- **Written problem A**: Reproduce the passage of the case text starting at "Suggestion Of Error" and ending at "Poplarville, for appellant.", swapping "appellant" for "appellee".

- **Text**:
--- begin ---
Williams v. Lumpkin

Decision Date19 February 1934
Docket Number31032
Citation169 Miss. 146,152 So. 842
CourtMississippi Supreme Court
PartiesWILLIAMS v. LUMPKIN

Division B

Suggestion Of Error Overruled March 19, 1934.

APPEAL from circuit court of Pearl River county HON. J. Q. LANGSTON, Judge.

Action by Robert Williams against W. B. Lumpkin. Judgment for the defendant, and the plaintiff appeals. Affirmed.

Affirmed.

Hathorn & Williams, of Poplarville, for appellant.

Section 5569 of Mississippi Code of 1930 prohibits automobiles from running over the state highways at a greater rate of speed than forty miles an hour. Section 5588 of Mississippi Code of 1930 provides that where it is shown that a person was injured while the owner or operator of an automobile was at the time of the injury operating the automobile in violation of the statute a prima facie case of liability is shown.
--- end ---
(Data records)
--- begin ---
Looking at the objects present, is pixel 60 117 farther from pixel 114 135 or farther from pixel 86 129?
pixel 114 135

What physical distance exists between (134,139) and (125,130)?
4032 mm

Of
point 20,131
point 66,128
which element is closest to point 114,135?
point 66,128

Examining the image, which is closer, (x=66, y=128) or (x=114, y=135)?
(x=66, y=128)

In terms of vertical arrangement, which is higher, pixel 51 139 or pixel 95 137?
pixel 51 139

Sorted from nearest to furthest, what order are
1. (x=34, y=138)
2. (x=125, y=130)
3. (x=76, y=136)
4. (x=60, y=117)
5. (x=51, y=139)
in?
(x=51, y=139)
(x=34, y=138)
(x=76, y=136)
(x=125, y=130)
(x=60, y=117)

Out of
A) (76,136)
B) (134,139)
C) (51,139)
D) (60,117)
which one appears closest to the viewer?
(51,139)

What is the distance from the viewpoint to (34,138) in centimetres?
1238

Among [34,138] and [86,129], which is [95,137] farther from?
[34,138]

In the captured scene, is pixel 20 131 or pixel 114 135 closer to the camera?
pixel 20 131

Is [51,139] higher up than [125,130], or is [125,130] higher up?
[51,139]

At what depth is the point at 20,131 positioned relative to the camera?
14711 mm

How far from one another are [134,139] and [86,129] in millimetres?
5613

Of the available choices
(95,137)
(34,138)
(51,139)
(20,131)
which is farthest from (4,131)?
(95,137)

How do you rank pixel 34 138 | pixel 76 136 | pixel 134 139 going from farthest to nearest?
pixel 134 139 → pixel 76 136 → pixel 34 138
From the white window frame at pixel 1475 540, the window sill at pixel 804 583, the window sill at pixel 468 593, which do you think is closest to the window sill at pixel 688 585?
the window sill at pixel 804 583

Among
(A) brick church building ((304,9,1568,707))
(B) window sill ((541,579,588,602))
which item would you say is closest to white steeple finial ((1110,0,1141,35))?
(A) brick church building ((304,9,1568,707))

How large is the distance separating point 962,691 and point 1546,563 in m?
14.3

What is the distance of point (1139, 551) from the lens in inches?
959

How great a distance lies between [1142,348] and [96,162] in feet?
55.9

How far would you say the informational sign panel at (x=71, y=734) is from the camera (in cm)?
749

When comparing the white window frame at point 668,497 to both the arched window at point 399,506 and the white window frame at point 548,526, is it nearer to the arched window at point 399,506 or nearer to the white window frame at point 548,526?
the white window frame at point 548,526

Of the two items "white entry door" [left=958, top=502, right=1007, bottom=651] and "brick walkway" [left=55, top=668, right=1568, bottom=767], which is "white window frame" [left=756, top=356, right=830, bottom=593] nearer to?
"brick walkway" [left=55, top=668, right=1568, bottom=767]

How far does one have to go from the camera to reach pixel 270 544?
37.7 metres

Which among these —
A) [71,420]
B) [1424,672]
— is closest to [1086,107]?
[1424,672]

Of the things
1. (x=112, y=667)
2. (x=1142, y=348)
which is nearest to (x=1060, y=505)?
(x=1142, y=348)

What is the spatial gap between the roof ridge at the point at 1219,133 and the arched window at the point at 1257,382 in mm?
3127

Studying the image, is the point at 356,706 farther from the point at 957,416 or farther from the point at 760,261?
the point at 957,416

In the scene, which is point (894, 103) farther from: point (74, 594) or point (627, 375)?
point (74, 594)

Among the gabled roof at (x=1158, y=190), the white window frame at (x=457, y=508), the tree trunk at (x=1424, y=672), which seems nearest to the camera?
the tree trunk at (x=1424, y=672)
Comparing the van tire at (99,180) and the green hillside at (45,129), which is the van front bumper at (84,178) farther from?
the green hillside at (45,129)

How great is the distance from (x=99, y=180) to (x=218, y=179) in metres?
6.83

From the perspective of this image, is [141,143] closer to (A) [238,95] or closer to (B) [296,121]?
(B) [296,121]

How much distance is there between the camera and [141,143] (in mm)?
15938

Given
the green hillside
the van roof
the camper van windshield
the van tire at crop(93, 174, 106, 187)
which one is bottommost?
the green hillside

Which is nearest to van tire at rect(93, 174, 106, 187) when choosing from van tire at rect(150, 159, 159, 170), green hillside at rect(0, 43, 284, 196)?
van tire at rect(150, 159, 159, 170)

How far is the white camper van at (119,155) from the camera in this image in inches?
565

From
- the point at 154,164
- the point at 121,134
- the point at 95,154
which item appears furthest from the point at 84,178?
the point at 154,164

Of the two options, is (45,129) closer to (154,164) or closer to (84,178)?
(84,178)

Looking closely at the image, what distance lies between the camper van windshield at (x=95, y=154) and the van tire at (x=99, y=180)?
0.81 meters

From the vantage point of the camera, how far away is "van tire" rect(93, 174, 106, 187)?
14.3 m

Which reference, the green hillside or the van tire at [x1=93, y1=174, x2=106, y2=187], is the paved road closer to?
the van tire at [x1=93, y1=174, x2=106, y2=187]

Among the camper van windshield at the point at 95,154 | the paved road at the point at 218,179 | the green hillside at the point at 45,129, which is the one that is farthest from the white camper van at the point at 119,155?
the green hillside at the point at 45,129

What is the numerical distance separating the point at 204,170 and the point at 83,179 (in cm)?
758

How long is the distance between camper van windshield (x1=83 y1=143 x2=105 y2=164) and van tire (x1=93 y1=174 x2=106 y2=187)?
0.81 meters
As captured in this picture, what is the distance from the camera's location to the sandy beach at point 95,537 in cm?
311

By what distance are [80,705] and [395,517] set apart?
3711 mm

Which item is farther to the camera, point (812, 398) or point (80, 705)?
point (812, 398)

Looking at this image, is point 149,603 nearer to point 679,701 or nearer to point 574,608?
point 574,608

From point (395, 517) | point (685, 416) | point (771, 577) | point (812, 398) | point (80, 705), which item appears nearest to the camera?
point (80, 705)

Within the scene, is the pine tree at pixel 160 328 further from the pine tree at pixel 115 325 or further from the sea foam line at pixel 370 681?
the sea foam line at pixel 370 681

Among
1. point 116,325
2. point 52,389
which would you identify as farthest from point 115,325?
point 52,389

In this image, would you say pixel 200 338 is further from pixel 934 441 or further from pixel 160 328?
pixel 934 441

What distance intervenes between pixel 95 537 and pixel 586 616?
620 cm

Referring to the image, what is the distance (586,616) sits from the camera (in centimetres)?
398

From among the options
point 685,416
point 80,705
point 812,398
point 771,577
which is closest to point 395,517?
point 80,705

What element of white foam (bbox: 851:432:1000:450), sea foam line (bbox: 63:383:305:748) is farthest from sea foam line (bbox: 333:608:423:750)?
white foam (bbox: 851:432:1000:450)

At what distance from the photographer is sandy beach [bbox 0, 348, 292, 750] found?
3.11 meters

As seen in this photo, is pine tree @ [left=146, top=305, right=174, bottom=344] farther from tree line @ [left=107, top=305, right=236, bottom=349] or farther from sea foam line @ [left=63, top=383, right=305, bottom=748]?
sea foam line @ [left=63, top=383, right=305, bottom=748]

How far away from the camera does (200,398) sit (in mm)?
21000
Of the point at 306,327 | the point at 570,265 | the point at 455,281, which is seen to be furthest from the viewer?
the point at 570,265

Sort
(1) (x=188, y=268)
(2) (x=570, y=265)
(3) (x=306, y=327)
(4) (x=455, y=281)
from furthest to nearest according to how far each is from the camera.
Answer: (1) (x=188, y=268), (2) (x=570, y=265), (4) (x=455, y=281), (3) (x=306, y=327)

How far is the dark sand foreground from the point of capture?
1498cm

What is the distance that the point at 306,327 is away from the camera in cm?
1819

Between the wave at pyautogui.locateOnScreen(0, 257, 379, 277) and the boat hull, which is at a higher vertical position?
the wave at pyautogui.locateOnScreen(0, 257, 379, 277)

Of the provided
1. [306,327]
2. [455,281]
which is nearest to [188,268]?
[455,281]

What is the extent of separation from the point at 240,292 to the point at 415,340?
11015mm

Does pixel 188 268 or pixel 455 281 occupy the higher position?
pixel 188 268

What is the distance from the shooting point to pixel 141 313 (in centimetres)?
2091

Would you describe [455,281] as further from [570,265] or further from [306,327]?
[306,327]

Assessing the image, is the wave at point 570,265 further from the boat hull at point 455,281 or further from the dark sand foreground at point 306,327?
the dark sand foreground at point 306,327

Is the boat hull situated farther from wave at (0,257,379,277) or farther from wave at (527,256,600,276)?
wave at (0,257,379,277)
--- end ---
- **Written problem B**: Count the lines of the records above that contain the string "arched", with case counting, and reply with only the number.

- **Correct result A**:
Suggestion Of Error Overruled March 19, 1934.

APPEAL from circuit court of Pearl River county HON. J. Q. LANGSTON, Judge.

Action by Robert Williams against W. B. Lumpkin. Judgment for the defendant, and the plaintiff appeals. Affirmed.

Affirmed.

Hathorn & Williams, of Poplarville, for appellee.

- **Correct result B**: 2